Sunday, February 1, 2015

The case for macro-prudential measures to limit financial vulnerability

Kristin Forbes, Marcel Fratzscher, and Roland Straub have a new paper where they analyze capital flows management (CFM) measures in 60 countries during the 2009-11 period. They define two types of CFMs - capital controls (or restrictions on cross-border financial activity that discriminate based on residency) and macro-prudential measures (which do not discriminate based on residency but relate to cross-border or foreign currency exposure and lending).
Examining the impact of CFMs on their various targets - limiting exchange rate appreciation, reduce portfolio inflows, reduce inflation, and reduce financial fragility - they find mixed evidence,
The results indicate that certain CFMs can accomplish specific goals—especially in terms of reducing financial vulnerabilities—but most CFMs are ineffective at accomplishing other stated goals. More specifically, macroprudential measures related to international exposures can significantly improve measures linked to financial fragility, such as bank leverage, inflation expectations, bank credit growth, and exposure to portfolio liabilities. Increased controls on capital inflows can reduce private credit growth (although this effect, as well as that for portfolio liabilities, appears to fade and reverse after six months). 
CFMs, however, do not appear to have a significant effect on most other macroeconomic variables and financial market volatilities over the short and medium-term, including on equity indices, inflation, interest-rate differentials, or the volatility of exchange rates, portfolio flows, or interest-rate differentials. CFMs have limited effectiveness achieving two of their primary goals: reducing exchange rate appreciation and net capital inflows. One type of CFM—removing controls on capital outflows—can yield a significant but small depreciation of the real exchange rate (with a maximum depreciation of less than 2.5% over four months relative to the counterfactual). “Major” changes in capital controls which received more attention from investors are more likely to affect portfolio inflows, although major changes in inflow controls can also cause a significant increase in capital flow volatility and translate into no consistent, significant, or economically meaningful impact on the real exchange rate.
More evidence on why authorities in emerging economies should deploy macro-prudential instruments to limit exposure to external borrowings, especially short-term debts to specific sectors like real estate which inflate asset bubbles, and thereby minimize financial vulnerability.

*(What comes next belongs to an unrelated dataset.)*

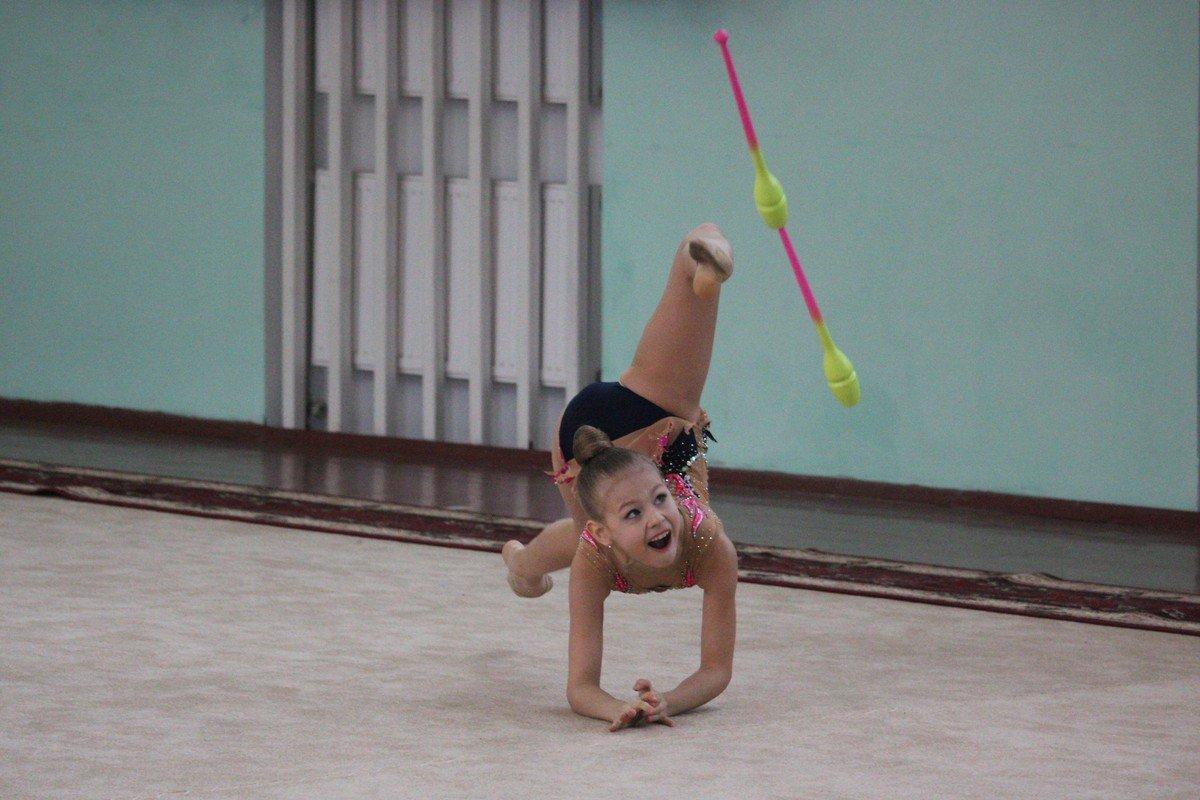 Гимнастки делают невозможное возможным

The latest example of the problems arising from free capital inflows is Poland, which had allowed its citizens to take mortgages in foreign currencies. Attracted by the low Swiss interest rates and the apparent resolve of the Swiss central bank (SNB) authorities to prevent the currency's appreciation, many Poles took mortgages in franc, mainly from foreign owned banks, to finance their homes. The Polish Financial Authority estimated that in 2013 franc loans formed a third of all Polish mortgages. These people have been devastated by the SNB's decision last month to abandon the currency floor with euro which resulted in the one-day 23% appreciation of the Swiss franc against the euro.